Dataset & Evaluation Protocol

Evaluation is performed on PartNet-Mobility (a synthetic articulated dataset covering 46 object categories) and a subset of Objaverse (real-world scanned meshes). PartNet-Mobility contains common furniture and household appliances such as storage cabinets and microwaves, while the Objaverse subset contains atypical objects like industrial parts.

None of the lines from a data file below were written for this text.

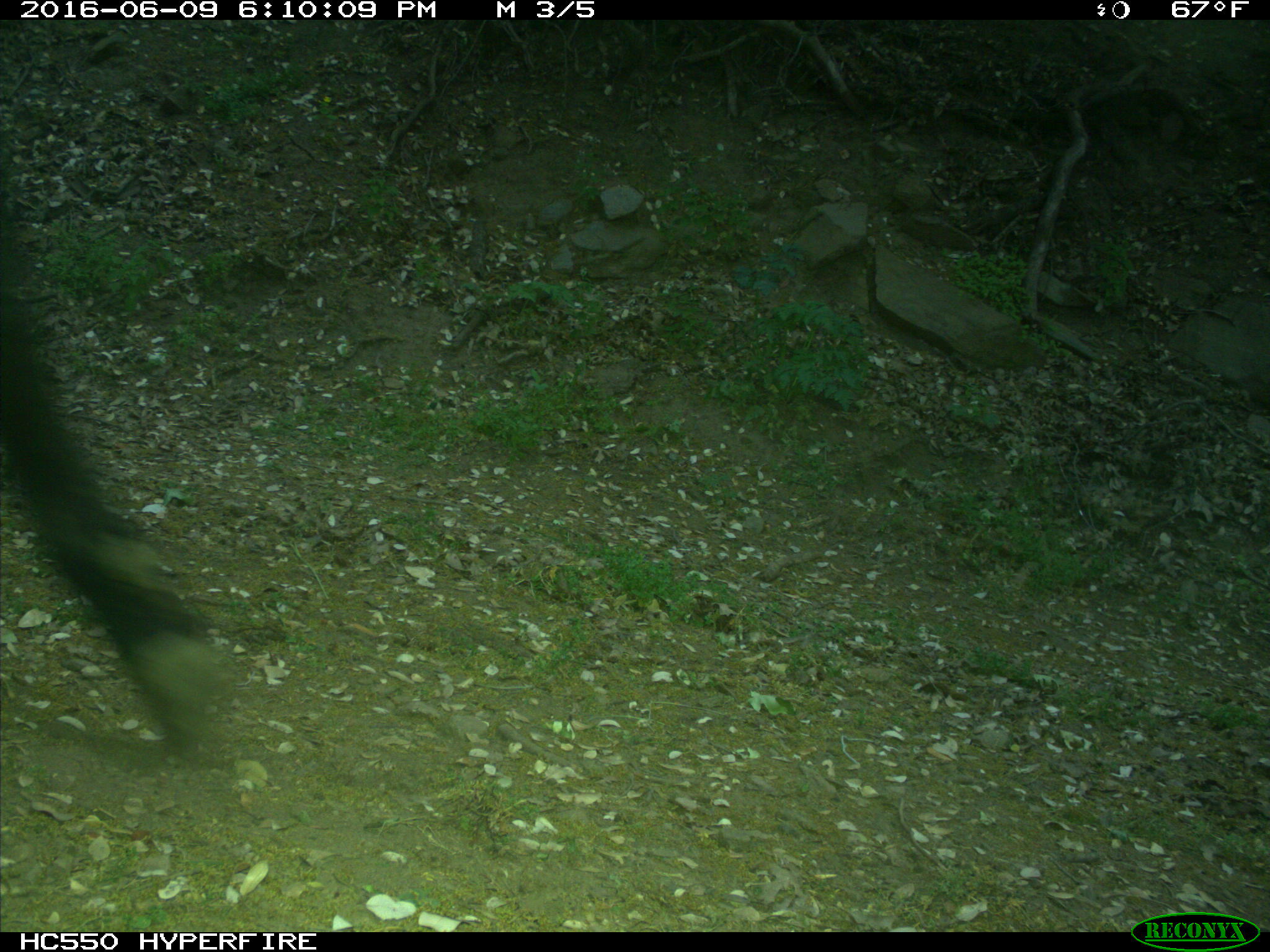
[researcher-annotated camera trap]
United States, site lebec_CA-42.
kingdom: Animalia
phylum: Chordata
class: Mammalia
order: Artiodactyla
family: Bovidae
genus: Bos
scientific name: Bos taurus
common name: domestic cow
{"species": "Bos taurus (domestic cow)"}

Physics executability is evaluated in the SAPIEN engine, with a simulation step size of 0.01s and a friction coefficient of 0.5.

Rating

  • Novelty: ⭐⭐⭐⭐ The combination of SP4D-anchored VLM + physics-constrained optimization is innovative.
  • Experimental Thoroughness: ⭐⭐⭐⭐⭐ Multiple data sources + 5 baselines + ablation + robot deployment.
  • Writing Quality: ⭐⭐⭐⭐ Clearly organized with well-analyzed motivations.
  • Value: ⭐⭐⭐⭐⭐ High practical value for generating simulation assets for embodied AI.